Synthesis of Literature
Overall, most articles reviewed for this research have presented sufficient evidence that links the issue of identity to conflicts between adolescents and parents. In particular, the argument stating that adolescents’ reevaluation of commitment worsened relationships between parents and children, linking back to Erikson’s theory (Crocetti et al., 2016). Moreover, arrogant identity and the effects of peer socialization were directly associated with family conflicts based on a recent study (Saleem et al., 2019). Some researchers did not find associations between identity and conflict; however, such traits as aggression and weak self-regulation contribute to conflictual situations. All in all, only one study did not specify whether the search for identity causes conflict or aggressive behavior. Nonetheless, the study mentioned the harmful effects it may have on adolescents’ psychosocial adaptation, leading to the possibility of other implied dangers.
Conclusion
In conclusion, the adolescent development of a new identity can cause conflict with their parents. An essential aspect of identity is a commitment, which adolescents may change as they discover themselves. This can lead to aggravation with parents who may disagree with the adolescents’ new commitments or do not want their role reduced by the young adults new identity. Furthermore, conflict can arise due to the nature of the adolescents new identity, particularly if it possesses dimensions of aggression or arrogance. Self-regulation is an important aspect of limiting conflict, and often is lacking in adolescent identity. Self-regulation can also diminish due to environmental factors that determine the maturity of an adolescents’ self-identity. Lastly, young adults often form an identity based on peer socialization, leading to negative behavior if the peer group presents such action as acceptable. Overall, adolescent identity formation has many opportunities to generate conflict. Even more, conflict may arise if the identity itself normalizes aggression and arrogance.
References
Becht, A. I., Nelemans, S. A., Branje, S. J. T., Vollebergh, W. A. M., Koot, H. M., Denissen, J. J. A., & Meeus, W. H. J. (2016). The quest for identity in adolescence: Heterogeneity in daily identity formation and psychosocial adjustment across 5 years. Developmental Psychology, 52(12), 2010–2021. Web.
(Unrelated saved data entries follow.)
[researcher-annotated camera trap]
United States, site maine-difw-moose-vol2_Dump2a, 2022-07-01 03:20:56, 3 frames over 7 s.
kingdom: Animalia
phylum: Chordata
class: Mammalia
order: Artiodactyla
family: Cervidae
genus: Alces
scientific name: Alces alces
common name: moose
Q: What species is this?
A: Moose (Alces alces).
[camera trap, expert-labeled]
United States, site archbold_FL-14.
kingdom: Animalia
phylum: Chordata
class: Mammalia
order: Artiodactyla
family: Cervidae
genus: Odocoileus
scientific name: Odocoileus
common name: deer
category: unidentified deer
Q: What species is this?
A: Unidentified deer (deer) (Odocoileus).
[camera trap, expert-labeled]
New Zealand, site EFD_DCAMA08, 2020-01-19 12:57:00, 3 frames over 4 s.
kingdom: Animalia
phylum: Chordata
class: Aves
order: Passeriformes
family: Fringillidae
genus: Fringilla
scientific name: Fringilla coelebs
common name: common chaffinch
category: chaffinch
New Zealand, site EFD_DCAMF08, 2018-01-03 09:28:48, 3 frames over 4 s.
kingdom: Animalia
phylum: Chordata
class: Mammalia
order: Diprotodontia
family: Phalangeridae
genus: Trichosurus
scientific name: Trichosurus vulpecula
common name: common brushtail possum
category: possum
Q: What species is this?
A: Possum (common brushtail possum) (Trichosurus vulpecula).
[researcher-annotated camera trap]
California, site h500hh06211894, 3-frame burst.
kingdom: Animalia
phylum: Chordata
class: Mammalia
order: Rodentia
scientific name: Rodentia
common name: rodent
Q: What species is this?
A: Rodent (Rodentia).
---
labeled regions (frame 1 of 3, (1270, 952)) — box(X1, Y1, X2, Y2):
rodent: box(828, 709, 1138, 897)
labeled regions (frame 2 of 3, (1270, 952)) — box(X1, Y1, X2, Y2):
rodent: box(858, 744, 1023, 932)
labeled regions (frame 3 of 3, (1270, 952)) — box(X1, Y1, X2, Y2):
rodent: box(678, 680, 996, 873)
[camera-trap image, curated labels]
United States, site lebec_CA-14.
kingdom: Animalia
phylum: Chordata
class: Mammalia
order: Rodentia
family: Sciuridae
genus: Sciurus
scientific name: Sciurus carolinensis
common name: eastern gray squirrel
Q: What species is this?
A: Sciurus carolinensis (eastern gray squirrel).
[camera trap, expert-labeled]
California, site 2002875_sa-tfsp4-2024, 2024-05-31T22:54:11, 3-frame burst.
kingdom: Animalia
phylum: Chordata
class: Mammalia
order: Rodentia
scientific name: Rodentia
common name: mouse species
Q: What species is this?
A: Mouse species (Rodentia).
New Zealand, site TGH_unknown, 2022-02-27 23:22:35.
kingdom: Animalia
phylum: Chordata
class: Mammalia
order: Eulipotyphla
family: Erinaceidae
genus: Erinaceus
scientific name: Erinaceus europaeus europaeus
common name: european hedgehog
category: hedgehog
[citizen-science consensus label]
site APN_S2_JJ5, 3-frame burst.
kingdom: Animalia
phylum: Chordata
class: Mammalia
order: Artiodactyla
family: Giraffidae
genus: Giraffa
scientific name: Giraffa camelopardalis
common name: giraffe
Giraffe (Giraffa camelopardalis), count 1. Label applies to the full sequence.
Crocetti, E., Branje, S., Rubini, M., Koot, H. M., & Meeus, W. (2017). Identity processes and parent-child and sibling relationships in adolescence: A five-wave multi-informant longitudinal study. Child Development, 88(1), 210–228.
Erikson, E. H. (1974). Identity: Youth and crisis. Faber & Faber.
Mercer, N., Crocetti, E., Branje, S., Lier, P. V., & Meeus, W. (2017). Linking delinquency and personal identity formation across adolescence: Examining between- and within-person associations. Developmental Psychology, 53(11), 2182–2194. Web.
Morsunbul, U. (2015). The effect of identity development, self-esteem, low self-control, and gender on aggression in adolescence and emerging adulthood. Eurasian Journal of Educational Research, 61, 99-116. Web.
Saleem, S., Iqbal, S., & Jabeen, A. (2019). Assessing identity in adolescence: A psychometric study. FWU Journal of Social Sciences, 13(2), 25–35.
Zohar, A. H., Zwir, I., Wang, J., Cloninger, C. R., & Anokhin, A. P. (2018). The development of temperament and character during adolescence: The processes and phases of change. Development and Psychopathology, 31(02), 601–617.